- This was originally published at Ebita.dk, but I am reposting it below for a slightly different audience, namely you. This was sparked by Merlin Mann’s clever-as-usual thoughts on the subject over at 43folders.
Creativity is always a fascinating topic to ponder and discuss, and what has me thinking about it most recently is one of Merlin Mann’s recent posts on 43folders, titled The Problem with Feeling Creative. In particular, I was struck by this sentence:
“Creative work only seems like a magic trick to people who don’t understand that it’s ultimately still work.”
After that bullet, Mann goes on to say that many people want to learn how to feel creative, or to feel successful, or to feel like an artist. But they overlook the part about putting in the work.
We bear witness to this all the time. It’s so easy to flip the pages of a glossy design or photography magazine promising “inspiration”, then walk away from it unchanged. That new Top Ten Tips blog article on your RSS feed is just a click away. It’s an easy sell, this promise of stirring creativity. But it’s not easy to sell someone on the amount of hard work it takes to be successful at being creative.
So let’s all say it together: Creativity is work. It’s just one kind of many.
Creative work is not the kind of work one can escape from easily. It’s one thing to walk out of a shop at closing time and forget about it until the morning. It’s a luxury of sorts. But when your job or career rides on your ability to listen to clients’ goals or challenges, their problems become your problems, and the problems often sink deep into the mind to reach the richest soils of creativity. Once they are in there, those problems don’t go away — until they sprout into a solution. Such is the life of the contemporary creative. Solutions, ideas and inpsiration often arrive unpredicatably, not always conveniently between 9 and 5 when one is in the office or at his/her workspace. This is why architects have scribbled some of their best ideas on cocktail napkins, and why designers end up taking twenty minute showers discovering they can use the grid of ceramic tiles to solve layout problems. These Eureka! moments can seem magical, but they are the logical effect of causes, a receptive mind and changing stimuli from the environment. Learning to identify these causes and later to nurture the type of environment where they can thrive is to lay the foundation for a successful creative career.
The western world has fallen in love with a false image, this romantic myth that creativity is magic. It can be magical in part, but that part is rare and precious, like finding gold nuggets in a stream bed. Ninety-nine percent of the time, creativity is a tool, a method to solve a problem, a sustained effort to overcome obstacles, an activity requiring resources and the applied exertion of energy. In short, creativity is work: it always has been and it always will be.
But when done well, it is the most rewarding kind of work many people have ever known. Like an addict, it becomes all about the next fix — the next problem, the next project.

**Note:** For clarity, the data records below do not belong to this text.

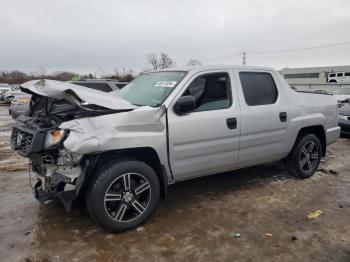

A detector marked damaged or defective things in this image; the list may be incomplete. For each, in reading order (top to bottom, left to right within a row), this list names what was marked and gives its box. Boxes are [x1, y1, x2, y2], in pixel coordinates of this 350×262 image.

damaged hood [19, 78, 136, 110]
broken headlight [43, 128, 68, 147]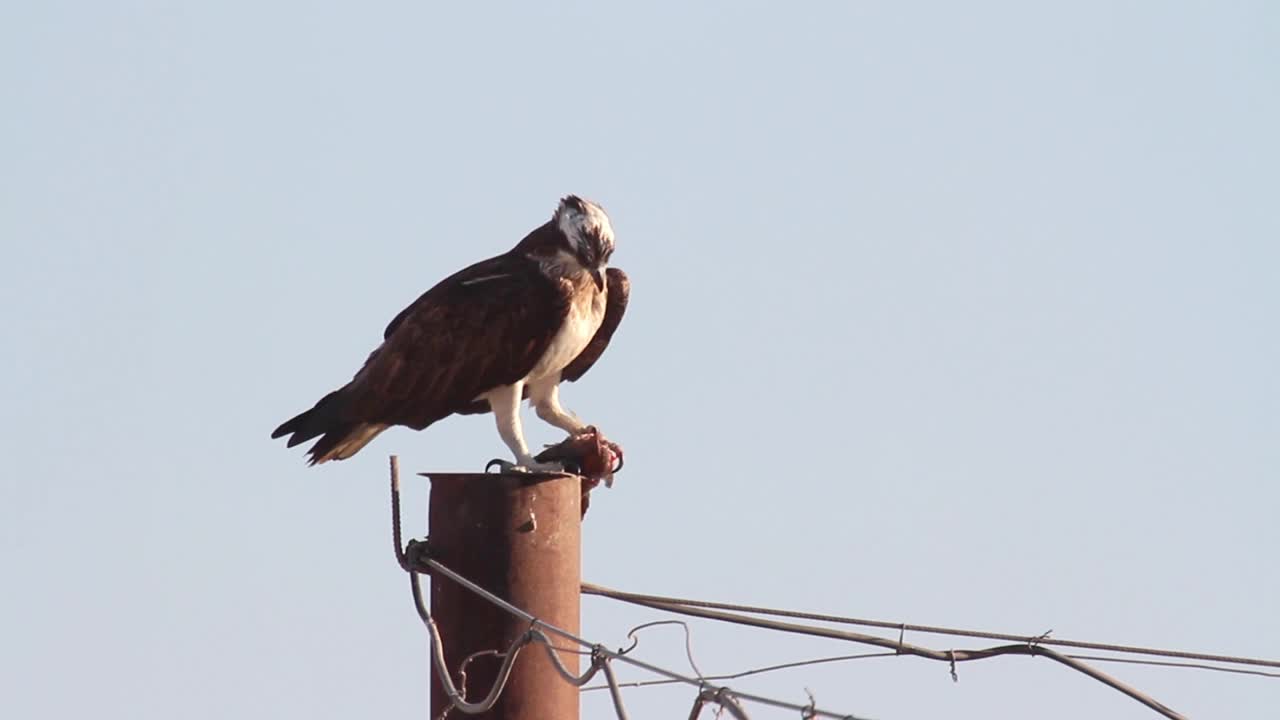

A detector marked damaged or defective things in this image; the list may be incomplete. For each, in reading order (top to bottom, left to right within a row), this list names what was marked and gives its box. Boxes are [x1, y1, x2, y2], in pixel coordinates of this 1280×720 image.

rusty metal pole [422, 472, 584, 720]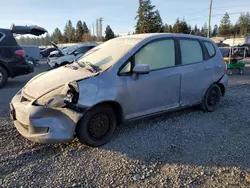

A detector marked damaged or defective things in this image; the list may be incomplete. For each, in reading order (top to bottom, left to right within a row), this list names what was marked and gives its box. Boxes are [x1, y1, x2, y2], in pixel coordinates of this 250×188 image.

crumpled hood [23, 66, 98, 98]
damaged front bumper [10, 90, 82, 143]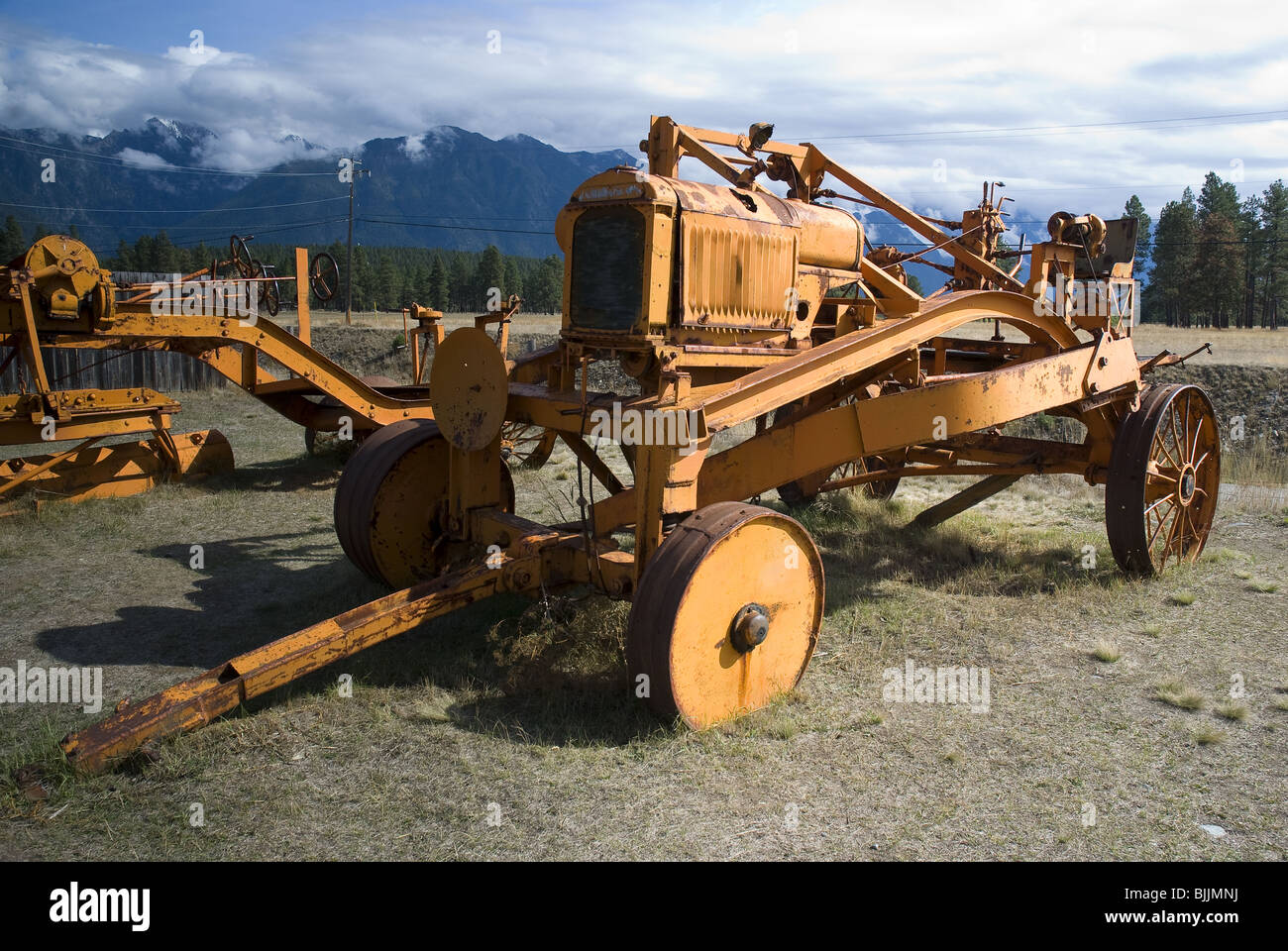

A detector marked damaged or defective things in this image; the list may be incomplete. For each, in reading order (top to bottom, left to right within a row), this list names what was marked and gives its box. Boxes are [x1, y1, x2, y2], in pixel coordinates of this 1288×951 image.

rusty yellow road grader [50, 116, 1216, 773]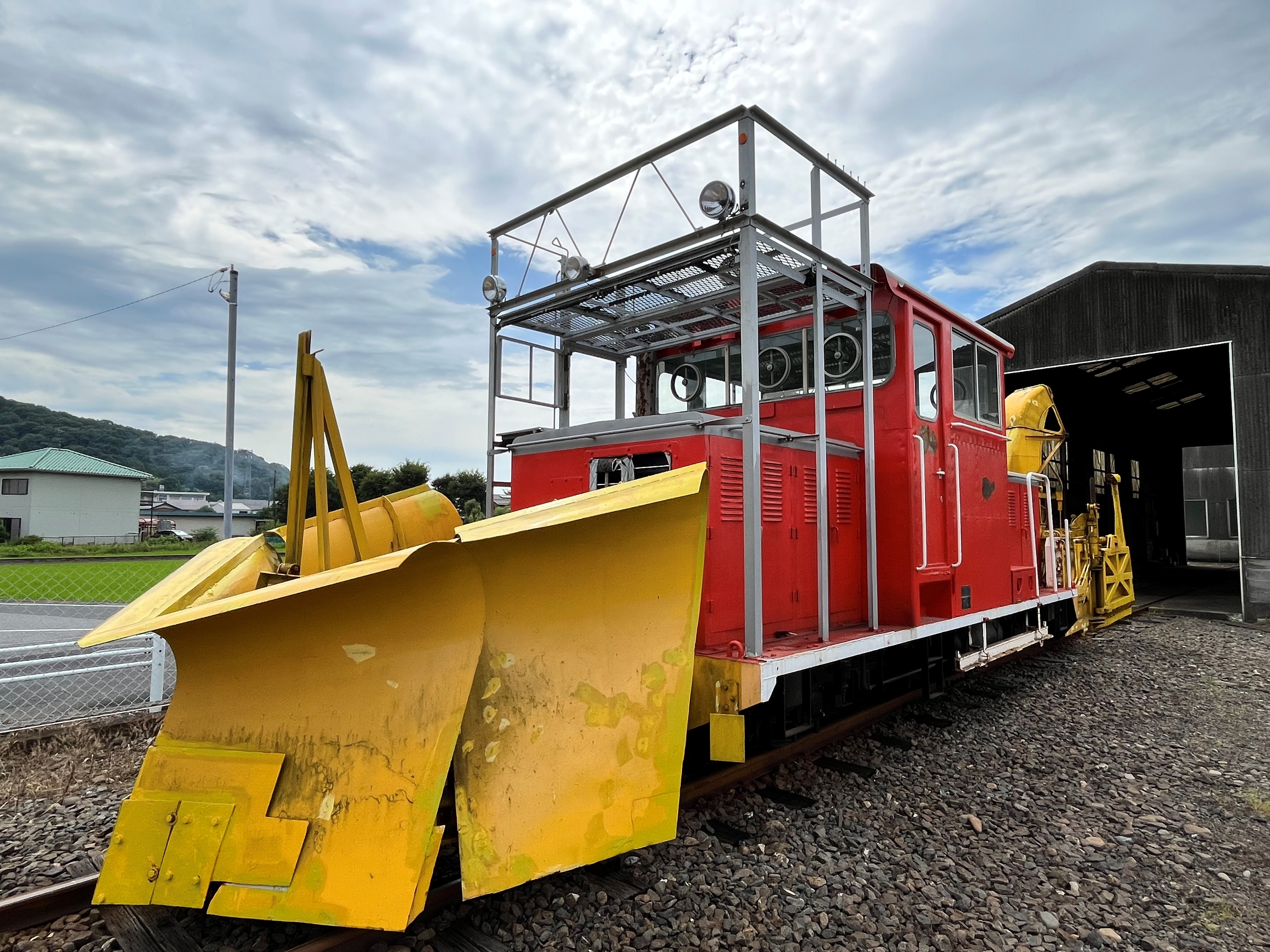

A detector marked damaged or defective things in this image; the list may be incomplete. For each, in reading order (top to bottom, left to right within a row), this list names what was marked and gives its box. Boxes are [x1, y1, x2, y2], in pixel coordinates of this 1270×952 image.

rust stain on yellow blade [91, 543, 485, 934]
rust stain on yellow blade [455, 467, 716, 898]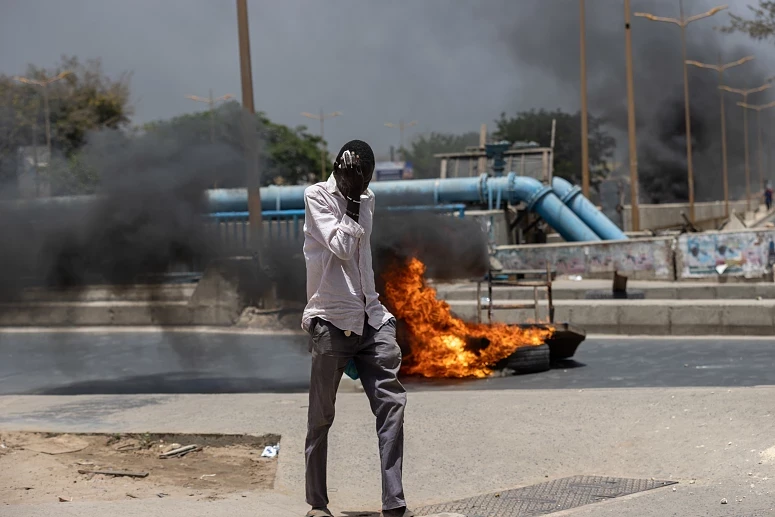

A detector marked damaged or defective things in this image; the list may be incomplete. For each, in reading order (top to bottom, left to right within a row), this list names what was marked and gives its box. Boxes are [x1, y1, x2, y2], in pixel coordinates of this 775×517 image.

charred road surface [0, 328, 772, 394]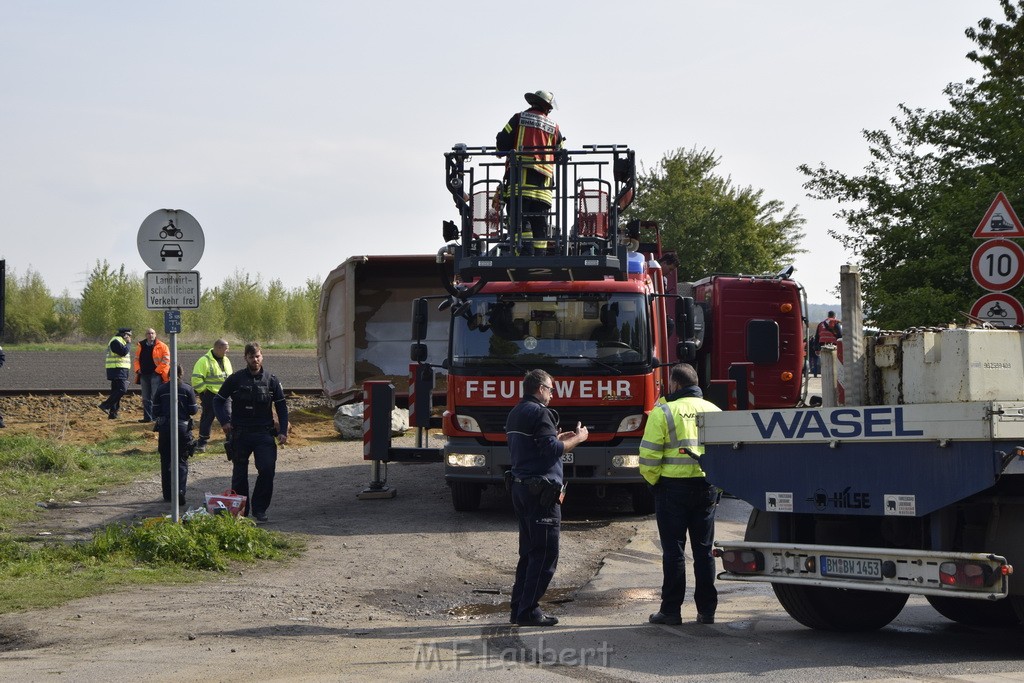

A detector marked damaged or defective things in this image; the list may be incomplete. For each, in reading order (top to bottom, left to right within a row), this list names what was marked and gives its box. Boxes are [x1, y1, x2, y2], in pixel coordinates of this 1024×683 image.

overturned truck trailer [318, 256, 450, 406]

And so it is perfectly reasonable to forget about the tips lists, to ignore the pretty inspirational self-help books and the glossy magazines, to forget those inspiration websites exist. I am not saying creativity comes out of a vacuum. But I am saying once you identity your problem and state your goal, reach for some blank paper and a pen, roll up your sleeves and get to work. For chances are, once you’ve solved that problem with a creative solution, you’ll be ready to find a new problem and do it all over again… and again… and again.
It’s called the creative process, and it can go on forever.